Famous people made friends with the Vinings, including Lefty and Nora Flynn who threw the Vinings a party in celebration of their 10th anniversary in January 1938. “Pop” Vining wrote year later that “the Flynns did many nice things for Tryon people and always shared their friends with others, whether it was Lady Astor and the other Gibson Girls; Tim McCoy or Richard Adinsell, author of the ‘Warsaw Concerto.’”

In the 1940s, Robert Ripley met with Vining Sr. to talk about including the Bulletin in his “Believe It Or Not!” series. Ripley reportedly said that it is nothing to publish the world’s smallest daily newspaper, but to support a family with it for more than 10 years was indeed a significant accomplishment.

In 1950, Seth Vining Jr. returned to Tryon and joined his dad in running the newspaper.

In 1976, Vining Jr. took over the Bulletin and from 1971 until his retirement in 1989, he and his wife Bos Vining, who also worked at the paper, took no vacations.

Vining Jr. once said that he thought the town is much better for the Bulletin being here and taking part in the community.

“And that to me is the satisfaction of doing it,” Vining Jr. said.

Vining Jr. also spoke of hard times, especially during the Depression, when people would trade produce for subscriptions.

“No one had money,” Seth Jr. said, “even the rich people didn’t have money. Anything that you had that we could use, we took in.”

The Bulletin has always been a community newspaper. The Vinings were known for putting community news on the front page, including who died and who moved to town. One of its signature coverage for many years was who moved to town and who went on vacation to where.

“People would move to town and we would interview them,” Vining Jr. said in the 1980s while being interviewed by a television news station. “We’d tell where they were from, what they did and what brought them here. It sort of gave them an introduction to the community.”

Vining Jr. also said his dad had a philosophy he thought was very good.

“Dad had a philosophy that I thought was very good and we tried to continue,” Vining Jr. once said, “and it was to try to get the good news. You really don’t need a paper for bad news, everybody hears about it before you can even get it off the press.”

Vining Jr. also said the Bulletin has always been the community’s newspaper. If someone sent something in, whether it was a club event or a birth announcement, the Vinings ran it.

“It really wasn’t our paper as much as it was the community’s paper,” Vining Jr. said. “I think most people felt like it was their paper. It was never the Vining’s paper, it was the community paper.”

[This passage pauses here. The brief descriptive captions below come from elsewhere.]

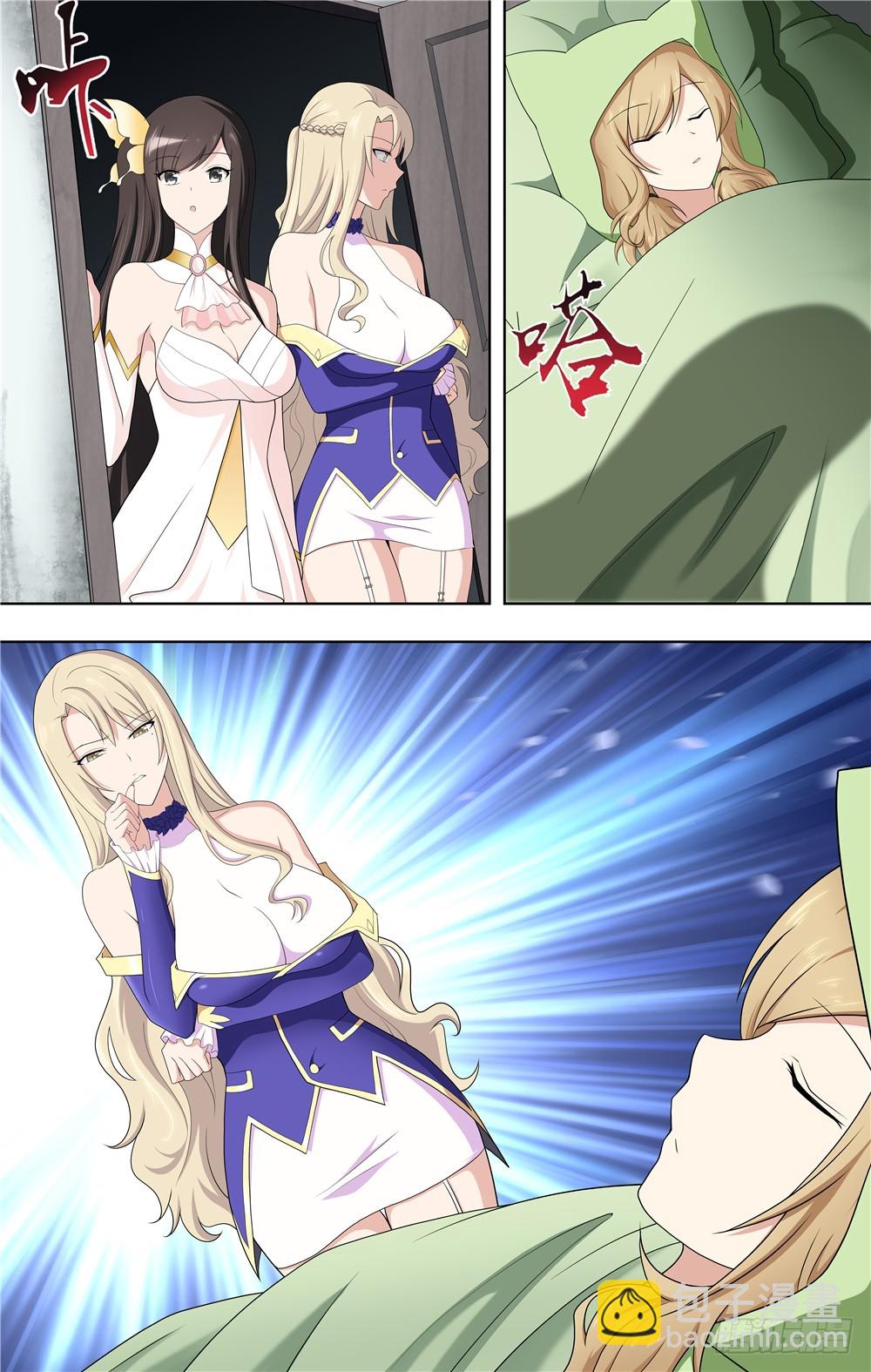9.jpg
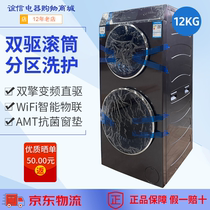  Casarte Casarte C8 H12P3U1 Drum twin washing machine mother and child 12 kg Haier B1258U1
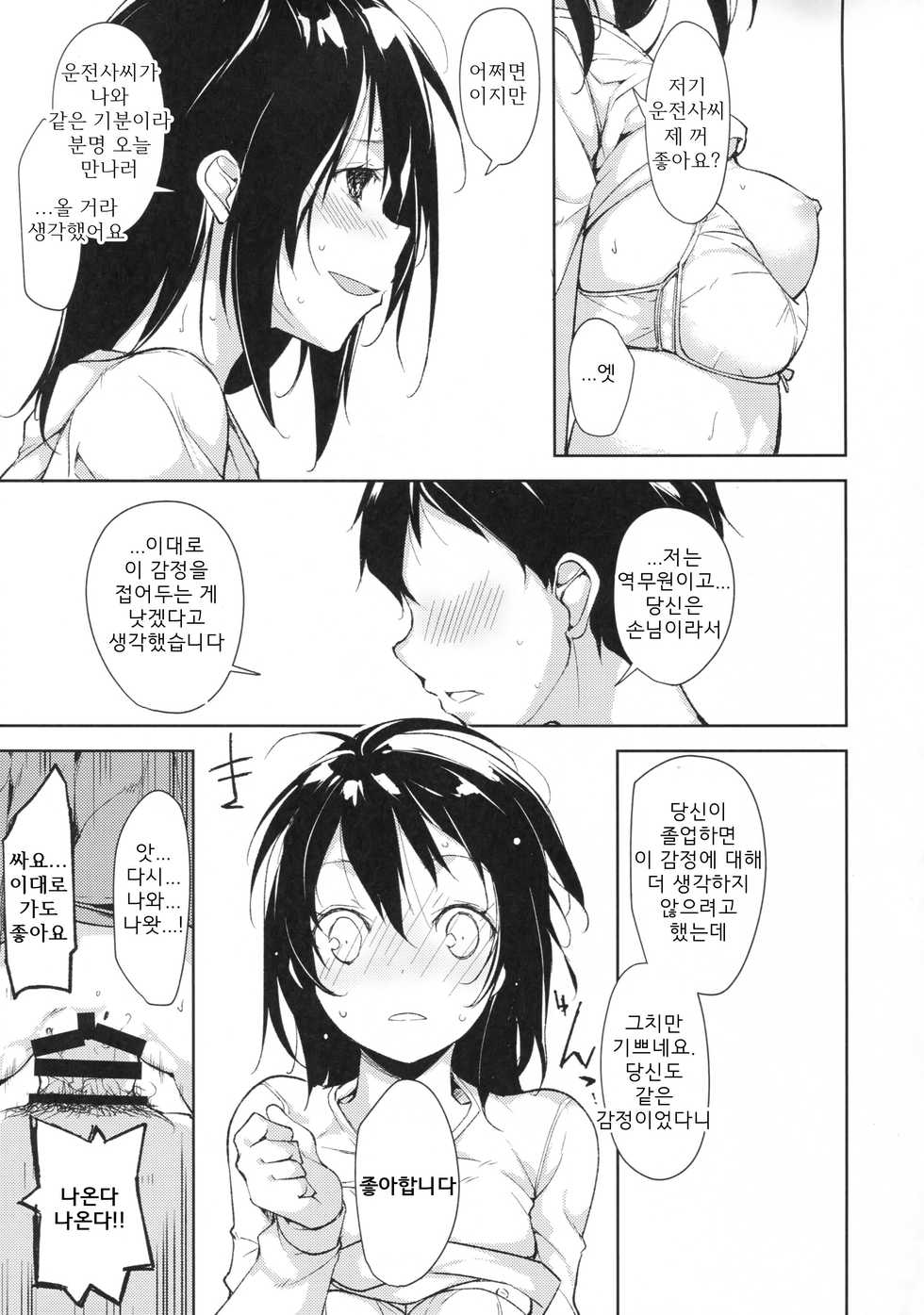 (C93) [joshiriron kai (Various)] joshiriron | 여자이론 [Korean] - Page 24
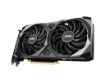 Obrázek MSI VGA NVIDIA GeForce RTX 3060 VENTUS 2X 8G OC, 8G GDDR6, 3xDP, 1xHDMI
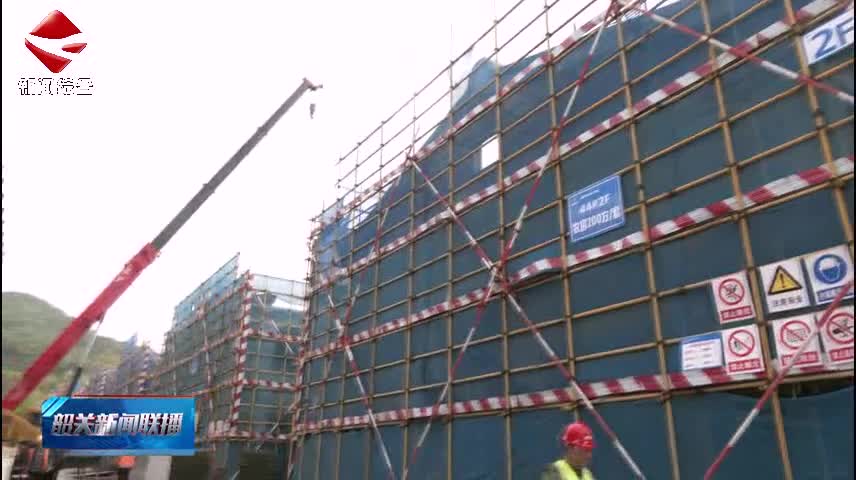 韶關(guān)新聞聯(lián)播20260402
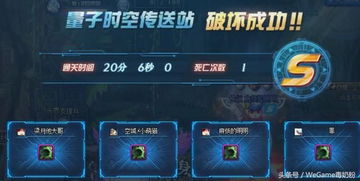 2026最新模拟加点器，如何用3分钟算出全服最强伤害Build？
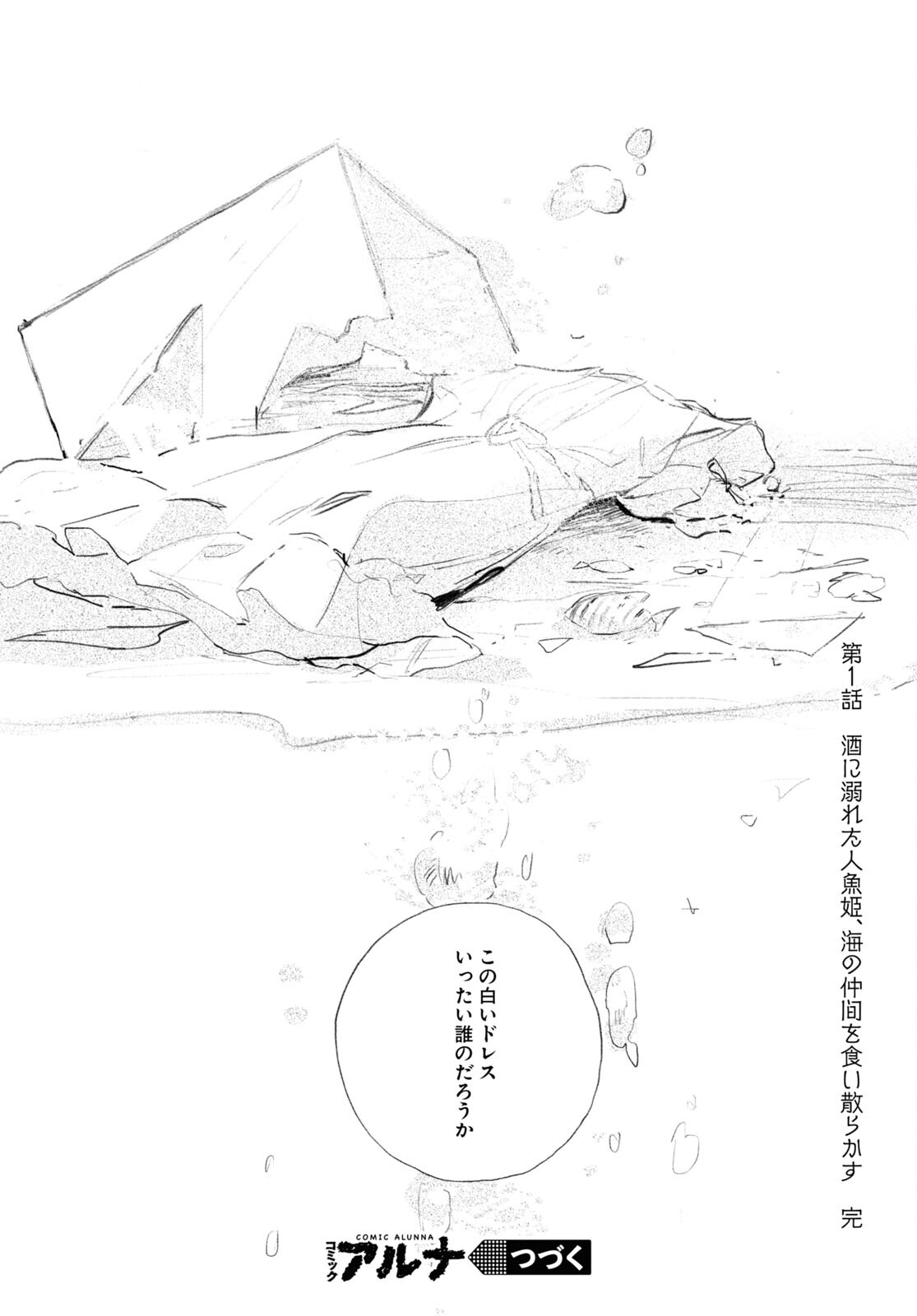 Yoi to Yukusue - Chapter 1 - Page 50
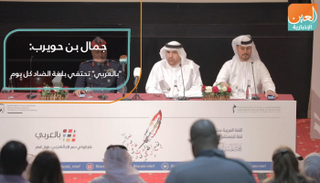 جمال بن حويرب: "بالعربي" تحتفي بلغة الضاد كل يوم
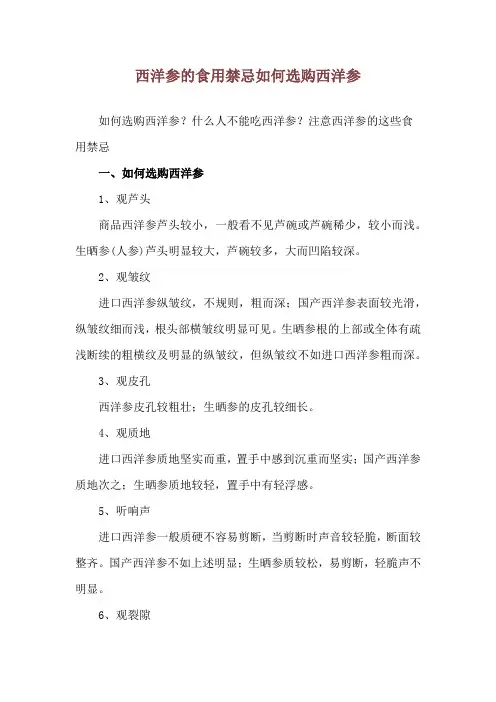 西洋参的食用禁忌 如何选购西洋参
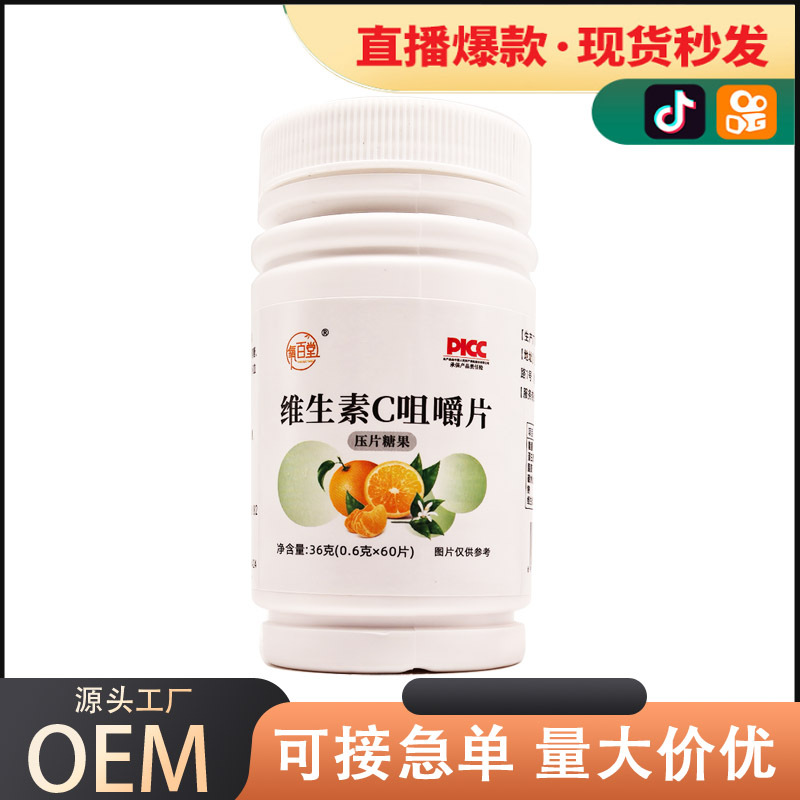 氧百堂维生素c咀嚼片儿童成人补充维生素c60片/瓶-阿里巴巴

Seth Vining Sr. died in January 1987 at the age of 86.

On Nov. 17, 1989, the Vinings sold the Bulletin to the Jeff and Helen Byrd family and a group of family friends, who ran the paper for the next 20 years.

Once asked in an interview about the small size of the newspaper, Jeff Byrd said the small size is “our claim to fame. And the people love it. So why mess with a good thing?”

Vining Jr. died on Oct. 20, 2008 in Tryon at the age of 84.

Bos Vining died in Tryon on July 6, 2013 at the age of 87.

The Byrds sold the Bulletin to Tryon Newsmedia LLC in 2010. Tryon Newsmedia is owned by Todd Carpenter, president and chief operating officer of Boone Newspapers Inc. with other ownership by President Betty Ramsey, who served as Bulletin publisher until December 2016, Boone Newspapers Inc. and its key personnel. The newspaper is managed by Boone Newspapers.

Kevin Powell has been the general manager since January 2017.